Dari berbagai ekspresi rasa yang ditunjukkan manusia, menurut saya menangis adalah ekspresi yang paling unik. Ada yang mengatakan bahwa kita bisa saja tersenyum pada semua orang, tapi kita hanya bisa menangis di hadapan orang-orang tertentu. Dalam hal ini, menangis memiliki tingkat privasi yang lebih tinggi. Saya fikir, ungkapan tersebut ada benarnya. Saya menjumpai beberapa orang yang memberi pengakuan akan kesulitannya menangis meski mereka akui betapa mereka ingin melakukannya.

Menangis bukan sekadar pertanda sedih atau terharu. Menangis adalah ekspresi kejujuran. Itulah sebab mengapa menangis menjadi ekspresi yang paling sulit untuk direkayasa. Kita dapat dengan mudah memanipulasi senyum, bukan? Atau berpura-pura marah atas sesuatu hal. Tapi menangis? Tentu membutuhkan energi lebih untuk memalsukannya.
============================================================
**Permintaan Tertulis A**
Tentukan apakah setiap pernyataan berikut sesuai dengan teks tentang menangis. Jawab ya atau tidak, lalu kutip kata-kata teks yang menentukannya. (i) Menurut teks, menangis lebih mudah dipalsukan daripada senyum. (ii) Penulis pernah menjumpai orang yang sulit menangis walaupun ingin melakukannya. (iii) Teks menyebut menangis hanya sebagai pertanda sedih.
**Permintaan Tertulis B**
Lanjutkan teks tentang menangis, dimulai tepat setelah kalimat terakhirnya.

(Baris kerangka)
============================================================
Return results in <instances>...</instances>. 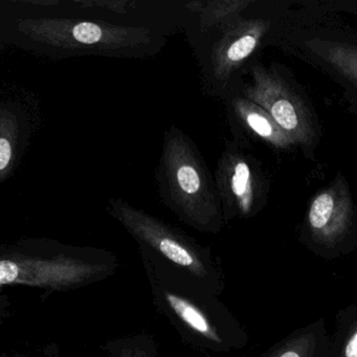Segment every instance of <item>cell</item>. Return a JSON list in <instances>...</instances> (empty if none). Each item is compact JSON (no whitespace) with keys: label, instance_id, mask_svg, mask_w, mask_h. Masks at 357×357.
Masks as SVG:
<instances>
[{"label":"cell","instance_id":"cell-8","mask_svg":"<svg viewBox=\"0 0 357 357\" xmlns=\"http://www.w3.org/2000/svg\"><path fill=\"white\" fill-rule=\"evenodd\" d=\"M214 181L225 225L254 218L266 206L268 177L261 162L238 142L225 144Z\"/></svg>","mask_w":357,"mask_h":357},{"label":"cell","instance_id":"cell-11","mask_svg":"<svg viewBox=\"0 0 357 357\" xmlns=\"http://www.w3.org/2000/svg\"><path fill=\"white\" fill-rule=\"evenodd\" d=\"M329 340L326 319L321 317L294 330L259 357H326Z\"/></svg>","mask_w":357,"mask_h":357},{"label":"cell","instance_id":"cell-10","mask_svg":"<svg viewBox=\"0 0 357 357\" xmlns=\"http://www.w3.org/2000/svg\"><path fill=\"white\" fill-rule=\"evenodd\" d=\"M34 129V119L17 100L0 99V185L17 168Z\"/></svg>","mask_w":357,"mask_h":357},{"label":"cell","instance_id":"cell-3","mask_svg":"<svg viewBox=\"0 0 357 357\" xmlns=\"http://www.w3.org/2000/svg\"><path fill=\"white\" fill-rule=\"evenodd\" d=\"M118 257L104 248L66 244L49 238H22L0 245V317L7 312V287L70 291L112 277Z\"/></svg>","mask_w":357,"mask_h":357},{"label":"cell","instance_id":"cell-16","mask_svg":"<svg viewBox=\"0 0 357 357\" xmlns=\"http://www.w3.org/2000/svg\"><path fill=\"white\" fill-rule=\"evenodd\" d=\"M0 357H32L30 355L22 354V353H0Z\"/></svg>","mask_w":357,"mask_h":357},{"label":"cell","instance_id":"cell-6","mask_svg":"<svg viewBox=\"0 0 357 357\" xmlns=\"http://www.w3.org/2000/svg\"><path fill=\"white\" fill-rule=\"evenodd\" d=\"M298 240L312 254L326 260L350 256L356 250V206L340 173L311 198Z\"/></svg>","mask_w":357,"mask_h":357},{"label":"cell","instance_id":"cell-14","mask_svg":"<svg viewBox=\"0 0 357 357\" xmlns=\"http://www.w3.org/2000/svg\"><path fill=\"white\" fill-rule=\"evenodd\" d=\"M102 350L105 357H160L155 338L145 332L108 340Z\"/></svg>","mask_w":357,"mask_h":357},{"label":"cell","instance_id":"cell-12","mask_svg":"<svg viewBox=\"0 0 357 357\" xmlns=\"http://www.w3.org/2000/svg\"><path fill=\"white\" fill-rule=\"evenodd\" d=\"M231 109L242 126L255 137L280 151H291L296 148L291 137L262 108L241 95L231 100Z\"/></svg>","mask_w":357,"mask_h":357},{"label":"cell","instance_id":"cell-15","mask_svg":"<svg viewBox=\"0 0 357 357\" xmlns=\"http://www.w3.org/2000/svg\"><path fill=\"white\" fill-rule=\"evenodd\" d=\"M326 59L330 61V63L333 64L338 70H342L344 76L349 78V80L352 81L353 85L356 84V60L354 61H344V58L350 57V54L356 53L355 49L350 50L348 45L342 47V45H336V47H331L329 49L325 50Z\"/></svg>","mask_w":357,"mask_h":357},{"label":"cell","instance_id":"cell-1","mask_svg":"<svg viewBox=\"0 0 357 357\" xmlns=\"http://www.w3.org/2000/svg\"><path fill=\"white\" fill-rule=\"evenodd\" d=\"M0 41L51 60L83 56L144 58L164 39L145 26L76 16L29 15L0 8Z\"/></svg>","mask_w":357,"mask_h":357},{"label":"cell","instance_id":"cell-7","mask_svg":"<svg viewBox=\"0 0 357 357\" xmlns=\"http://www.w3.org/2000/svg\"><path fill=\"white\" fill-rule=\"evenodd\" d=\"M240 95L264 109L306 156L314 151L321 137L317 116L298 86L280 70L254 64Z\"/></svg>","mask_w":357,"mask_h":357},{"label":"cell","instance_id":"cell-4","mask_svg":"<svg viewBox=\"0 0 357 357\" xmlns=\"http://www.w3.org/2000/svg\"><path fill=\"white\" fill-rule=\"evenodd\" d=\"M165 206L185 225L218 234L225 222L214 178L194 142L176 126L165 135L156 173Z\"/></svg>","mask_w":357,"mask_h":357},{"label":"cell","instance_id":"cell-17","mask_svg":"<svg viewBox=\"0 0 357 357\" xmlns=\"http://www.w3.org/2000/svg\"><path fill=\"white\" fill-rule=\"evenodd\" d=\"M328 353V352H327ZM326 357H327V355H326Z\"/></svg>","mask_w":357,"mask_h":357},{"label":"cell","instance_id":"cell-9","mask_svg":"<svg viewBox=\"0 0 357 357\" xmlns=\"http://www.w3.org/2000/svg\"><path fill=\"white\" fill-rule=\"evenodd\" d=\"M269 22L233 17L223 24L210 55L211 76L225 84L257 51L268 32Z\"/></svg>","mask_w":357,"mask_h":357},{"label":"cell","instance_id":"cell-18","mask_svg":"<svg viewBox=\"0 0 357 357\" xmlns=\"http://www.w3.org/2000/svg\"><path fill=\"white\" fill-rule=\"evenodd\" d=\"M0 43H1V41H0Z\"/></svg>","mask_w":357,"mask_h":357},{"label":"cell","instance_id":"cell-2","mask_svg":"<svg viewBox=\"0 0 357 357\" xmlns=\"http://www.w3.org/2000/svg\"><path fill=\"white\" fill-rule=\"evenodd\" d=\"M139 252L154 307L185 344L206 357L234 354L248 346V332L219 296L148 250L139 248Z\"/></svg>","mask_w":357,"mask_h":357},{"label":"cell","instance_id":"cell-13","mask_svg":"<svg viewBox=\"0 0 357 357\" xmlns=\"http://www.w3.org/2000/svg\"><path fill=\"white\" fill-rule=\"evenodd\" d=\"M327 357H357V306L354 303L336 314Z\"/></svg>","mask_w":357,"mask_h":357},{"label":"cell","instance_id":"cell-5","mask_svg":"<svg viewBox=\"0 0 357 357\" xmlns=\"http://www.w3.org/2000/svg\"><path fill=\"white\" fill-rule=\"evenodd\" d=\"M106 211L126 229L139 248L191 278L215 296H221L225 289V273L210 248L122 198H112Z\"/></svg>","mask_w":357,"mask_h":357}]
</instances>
============================================================
**Keluaran A**
(i) Tidak: "Kita dapat dengan mudah memanipulasi senyum, bukan?" dan "Tentu membutuhkan energi lebih untuk memalsukannya."
(ii) Ya: "Saya menjumpai beberapa orang yang memberi pengakuan akan kesulitannya menangis meski mereka akui betapa mereka ingin melakukannya."
(iii) Tidak: "Menangis bukan sekadar pertanda sedih atau terharu."

**Keluaran B**
Menangis adalah ekspresi kejujuran; sebuah wujud keterbukaan. Maka kita tidak perlu bertanya-tanya mengapa anak kecil mudah sekali menangis. Mereka jujur dalam mengekspresikan setiap rasa kepada dunianya. Berbeda dengan remaja atau orang dewasa. Rumus menangis jadi tidak sesederhana itu. Ada banyak filter yang mulai bekerja. Kapan, dimana, kepada siapa, dan sederet syarat tak tertulis lain tentang menangis. Maka kita tidak perlu heran kalau sewaktu-waktu menjumpai seseorang yang terkenal begitu periang dalam keseharian, atau bahkan terkenal galak dan angkuh misalnya, tahu-tahu menangis sembari bersujud. Mungkin baginya, Tuhan adalah tempat yang tepat untuk diajak terbuka.

Karena menangis adalah ekspresi kejujuran; sebuah wujud keterbukaan
Kita bisa saja jujur pada seluruh dunia, namun tidak pada semua orang kita mampu terbuka.